Exercise.
Please select and copy every line in the items below that contains the word "grass".

'''

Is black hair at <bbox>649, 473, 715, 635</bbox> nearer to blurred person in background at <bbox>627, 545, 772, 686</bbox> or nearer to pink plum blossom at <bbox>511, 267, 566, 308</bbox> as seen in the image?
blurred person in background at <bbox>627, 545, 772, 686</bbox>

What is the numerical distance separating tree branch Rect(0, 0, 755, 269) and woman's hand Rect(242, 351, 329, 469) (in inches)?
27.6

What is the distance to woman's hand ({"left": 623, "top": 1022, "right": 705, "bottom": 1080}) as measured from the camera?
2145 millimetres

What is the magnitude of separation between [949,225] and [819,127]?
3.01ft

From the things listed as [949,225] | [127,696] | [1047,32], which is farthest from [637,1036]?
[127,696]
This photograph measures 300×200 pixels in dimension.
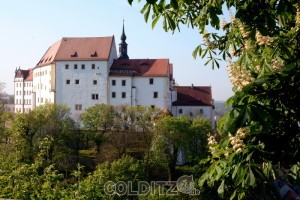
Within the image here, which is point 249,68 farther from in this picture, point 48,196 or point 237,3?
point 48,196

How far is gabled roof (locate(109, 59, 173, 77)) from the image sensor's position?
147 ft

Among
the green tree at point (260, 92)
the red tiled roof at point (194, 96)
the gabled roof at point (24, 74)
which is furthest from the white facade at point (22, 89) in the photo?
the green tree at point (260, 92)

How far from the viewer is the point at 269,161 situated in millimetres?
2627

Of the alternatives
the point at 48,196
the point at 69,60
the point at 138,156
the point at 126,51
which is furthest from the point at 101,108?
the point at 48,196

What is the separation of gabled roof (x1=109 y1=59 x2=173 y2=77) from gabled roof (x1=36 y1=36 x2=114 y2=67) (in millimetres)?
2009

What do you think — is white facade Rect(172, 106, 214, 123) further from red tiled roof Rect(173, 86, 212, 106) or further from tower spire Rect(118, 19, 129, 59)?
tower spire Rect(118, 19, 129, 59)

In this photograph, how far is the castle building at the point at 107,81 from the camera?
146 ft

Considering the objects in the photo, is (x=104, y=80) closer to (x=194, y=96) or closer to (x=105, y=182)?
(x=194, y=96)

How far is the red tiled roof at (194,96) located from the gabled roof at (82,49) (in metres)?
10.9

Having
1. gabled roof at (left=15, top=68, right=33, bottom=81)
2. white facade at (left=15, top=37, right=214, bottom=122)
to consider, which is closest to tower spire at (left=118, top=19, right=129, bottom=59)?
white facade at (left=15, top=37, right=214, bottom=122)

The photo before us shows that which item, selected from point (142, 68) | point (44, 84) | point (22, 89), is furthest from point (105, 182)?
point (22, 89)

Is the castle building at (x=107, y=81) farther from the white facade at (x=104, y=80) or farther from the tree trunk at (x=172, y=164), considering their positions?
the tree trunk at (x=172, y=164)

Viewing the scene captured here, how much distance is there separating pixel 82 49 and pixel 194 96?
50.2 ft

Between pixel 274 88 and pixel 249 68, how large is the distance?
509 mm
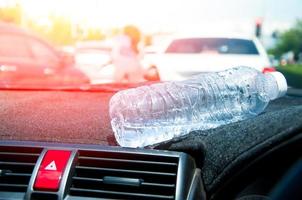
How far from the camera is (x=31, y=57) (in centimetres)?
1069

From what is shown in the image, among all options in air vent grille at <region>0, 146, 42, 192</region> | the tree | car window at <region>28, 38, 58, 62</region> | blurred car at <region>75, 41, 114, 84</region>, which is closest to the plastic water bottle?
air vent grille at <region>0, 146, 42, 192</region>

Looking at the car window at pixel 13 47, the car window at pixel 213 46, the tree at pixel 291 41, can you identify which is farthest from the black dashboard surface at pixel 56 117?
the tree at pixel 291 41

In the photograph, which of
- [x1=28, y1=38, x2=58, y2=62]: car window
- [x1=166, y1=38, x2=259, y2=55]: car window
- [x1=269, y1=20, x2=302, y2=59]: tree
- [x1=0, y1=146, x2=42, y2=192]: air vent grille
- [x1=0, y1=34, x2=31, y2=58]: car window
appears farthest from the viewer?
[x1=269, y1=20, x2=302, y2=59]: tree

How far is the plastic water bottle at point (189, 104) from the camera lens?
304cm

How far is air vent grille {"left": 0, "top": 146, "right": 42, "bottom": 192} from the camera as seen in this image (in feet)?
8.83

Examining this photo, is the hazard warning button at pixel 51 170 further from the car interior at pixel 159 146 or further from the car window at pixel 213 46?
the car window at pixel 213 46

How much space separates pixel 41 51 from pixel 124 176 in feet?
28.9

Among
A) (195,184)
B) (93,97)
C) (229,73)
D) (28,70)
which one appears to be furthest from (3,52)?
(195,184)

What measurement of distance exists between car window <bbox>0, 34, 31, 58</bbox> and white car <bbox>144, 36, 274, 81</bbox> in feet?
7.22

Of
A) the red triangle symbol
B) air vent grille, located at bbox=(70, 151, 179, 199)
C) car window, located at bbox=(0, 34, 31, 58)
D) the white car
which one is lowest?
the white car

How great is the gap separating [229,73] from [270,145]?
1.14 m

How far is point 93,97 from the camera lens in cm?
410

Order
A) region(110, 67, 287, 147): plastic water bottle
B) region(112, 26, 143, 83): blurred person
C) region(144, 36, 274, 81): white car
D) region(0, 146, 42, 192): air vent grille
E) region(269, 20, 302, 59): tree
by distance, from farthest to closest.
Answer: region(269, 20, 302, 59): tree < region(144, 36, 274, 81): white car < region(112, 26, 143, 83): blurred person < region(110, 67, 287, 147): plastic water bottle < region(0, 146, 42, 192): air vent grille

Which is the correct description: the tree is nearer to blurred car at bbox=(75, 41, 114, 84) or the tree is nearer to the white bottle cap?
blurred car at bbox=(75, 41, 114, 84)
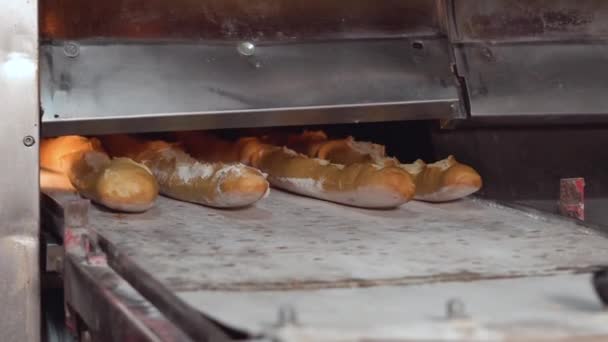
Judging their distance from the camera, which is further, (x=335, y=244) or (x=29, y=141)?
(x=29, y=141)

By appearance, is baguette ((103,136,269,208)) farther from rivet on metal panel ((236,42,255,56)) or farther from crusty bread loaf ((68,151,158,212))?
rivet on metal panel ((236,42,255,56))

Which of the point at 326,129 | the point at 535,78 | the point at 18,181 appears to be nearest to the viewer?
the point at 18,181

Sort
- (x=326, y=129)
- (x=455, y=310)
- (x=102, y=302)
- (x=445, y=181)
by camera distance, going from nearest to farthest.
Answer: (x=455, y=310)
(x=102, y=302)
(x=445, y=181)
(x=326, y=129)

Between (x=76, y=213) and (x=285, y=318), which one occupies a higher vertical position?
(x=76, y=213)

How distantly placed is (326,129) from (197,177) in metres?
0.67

'''
'''

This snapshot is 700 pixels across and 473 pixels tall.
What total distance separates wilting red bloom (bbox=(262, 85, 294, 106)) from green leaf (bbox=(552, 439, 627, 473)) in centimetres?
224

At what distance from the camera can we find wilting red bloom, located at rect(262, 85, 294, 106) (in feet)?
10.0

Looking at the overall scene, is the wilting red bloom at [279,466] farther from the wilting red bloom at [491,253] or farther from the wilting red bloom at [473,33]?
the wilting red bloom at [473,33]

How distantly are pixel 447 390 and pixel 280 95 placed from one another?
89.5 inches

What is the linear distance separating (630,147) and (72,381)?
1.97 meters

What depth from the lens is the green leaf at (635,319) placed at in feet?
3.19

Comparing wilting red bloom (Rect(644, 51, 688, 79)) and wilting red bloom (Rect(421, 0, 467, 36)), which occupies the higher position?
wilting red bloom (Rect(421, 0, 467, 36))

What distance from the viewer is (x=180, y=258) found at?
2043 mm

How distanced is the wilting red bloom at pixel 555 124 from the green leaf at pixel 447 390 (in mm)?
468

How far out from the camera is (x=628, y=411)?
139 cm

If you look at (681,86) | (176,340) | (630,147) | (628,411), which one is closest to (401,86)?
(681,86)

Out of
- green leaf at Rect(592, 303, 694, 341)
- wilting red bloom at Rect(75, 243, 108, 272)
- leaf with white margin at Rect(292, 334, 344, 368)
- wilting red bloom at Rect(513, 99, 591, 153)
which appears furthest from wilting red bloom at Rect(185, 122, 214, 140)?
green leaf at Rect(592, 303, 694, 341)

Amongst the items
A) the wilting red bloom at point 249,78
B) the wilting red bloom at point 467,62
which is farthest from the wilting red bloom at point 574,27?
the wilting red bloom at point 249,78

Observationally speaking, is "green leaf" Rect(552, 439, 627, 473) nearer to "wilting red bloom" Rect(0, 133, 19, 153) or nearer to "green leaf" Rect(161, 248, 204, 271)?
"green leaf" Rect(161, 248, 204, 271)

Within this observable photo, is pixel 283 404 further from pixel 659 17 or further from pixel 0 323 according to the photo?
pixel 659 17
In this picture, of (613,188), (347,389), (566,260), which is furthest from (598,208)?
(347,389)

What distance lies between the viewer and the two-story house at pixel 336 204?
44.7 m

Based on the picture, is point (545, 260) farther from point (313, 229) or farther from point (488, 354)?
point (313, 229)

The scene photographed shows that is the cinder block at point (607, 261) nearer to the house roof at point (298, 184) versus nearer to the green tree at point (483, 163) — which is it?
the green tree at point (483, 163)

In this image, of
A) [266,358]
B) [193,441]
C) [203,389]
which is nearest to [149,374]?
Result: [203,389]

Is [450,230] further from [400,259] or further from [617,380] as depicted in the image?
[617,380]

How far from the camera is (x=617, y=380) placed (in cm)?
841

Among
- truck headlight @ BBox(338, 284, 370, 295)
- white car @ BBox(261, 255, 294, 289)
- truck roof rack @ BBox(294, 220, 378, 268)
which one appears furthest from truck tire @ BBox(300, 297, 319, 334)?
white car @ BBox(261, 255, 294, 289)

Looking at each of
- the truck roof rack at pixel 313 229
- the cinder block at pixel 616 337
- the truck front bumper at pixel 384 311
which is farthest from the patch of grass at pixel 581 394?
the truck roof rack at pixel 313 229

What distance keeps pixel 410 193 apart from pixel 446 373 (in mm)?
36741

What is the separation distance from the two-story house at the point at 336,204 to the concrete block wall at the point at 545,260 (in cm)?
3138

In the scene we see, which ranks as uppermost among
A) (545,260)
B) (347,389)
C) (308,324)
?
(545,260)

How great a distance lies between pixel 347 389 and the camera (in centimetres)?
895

'''
'''

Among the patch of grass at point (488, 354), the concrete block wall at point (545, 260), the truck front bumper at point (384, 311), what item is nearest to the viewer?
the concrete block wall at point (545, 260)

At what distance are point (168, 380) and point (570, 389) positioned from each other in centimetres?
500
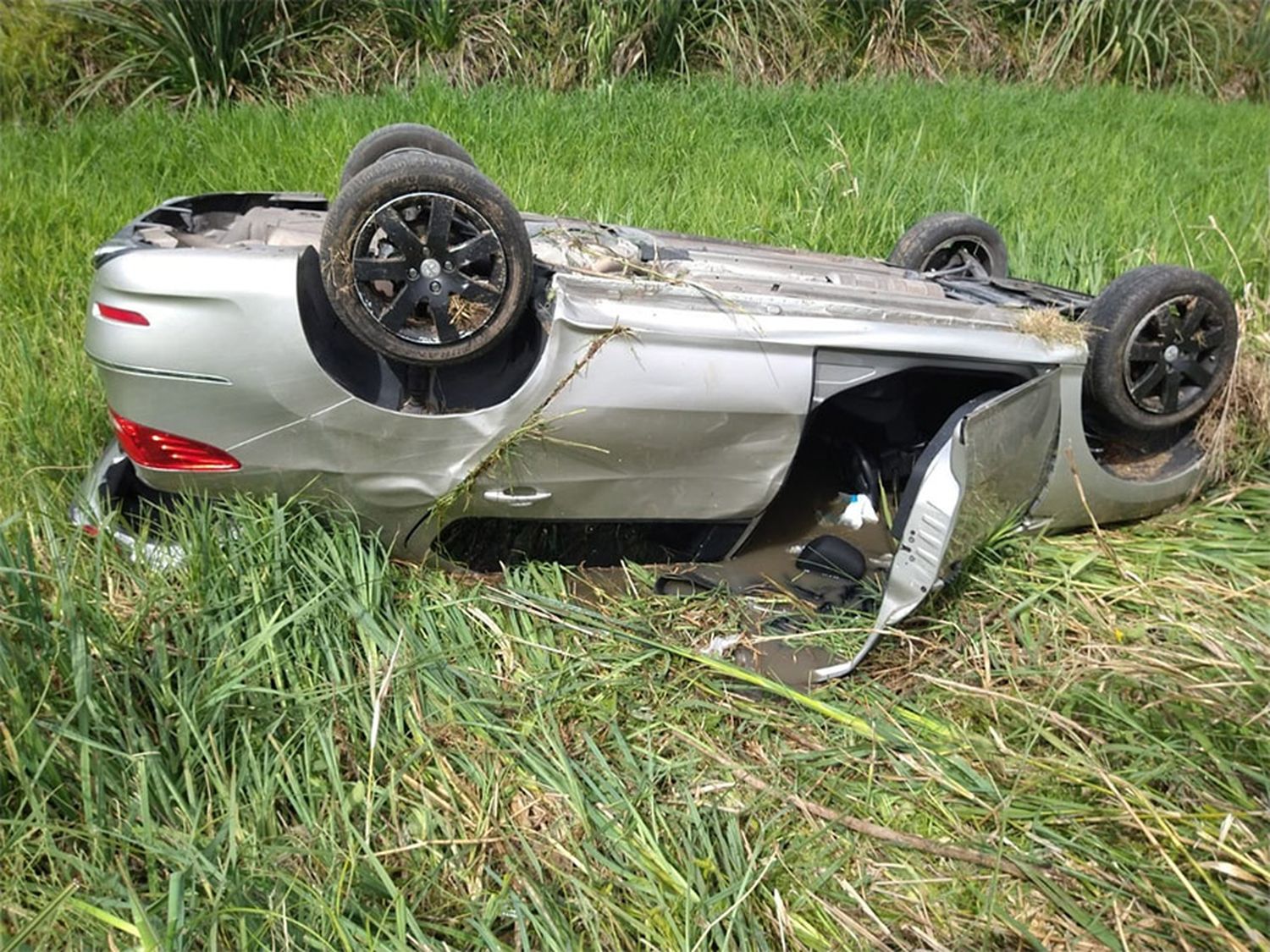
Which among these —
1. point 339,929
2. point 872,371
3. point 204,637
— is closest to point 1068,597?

'''

In response.
which is farthest from the patch of grass at pixel 581 394?
Among the patch of grass at point (488, 354), the concrete block wall at point (545, 260), the truck front bumper at point (384, 311), what item is nearest to the viewer?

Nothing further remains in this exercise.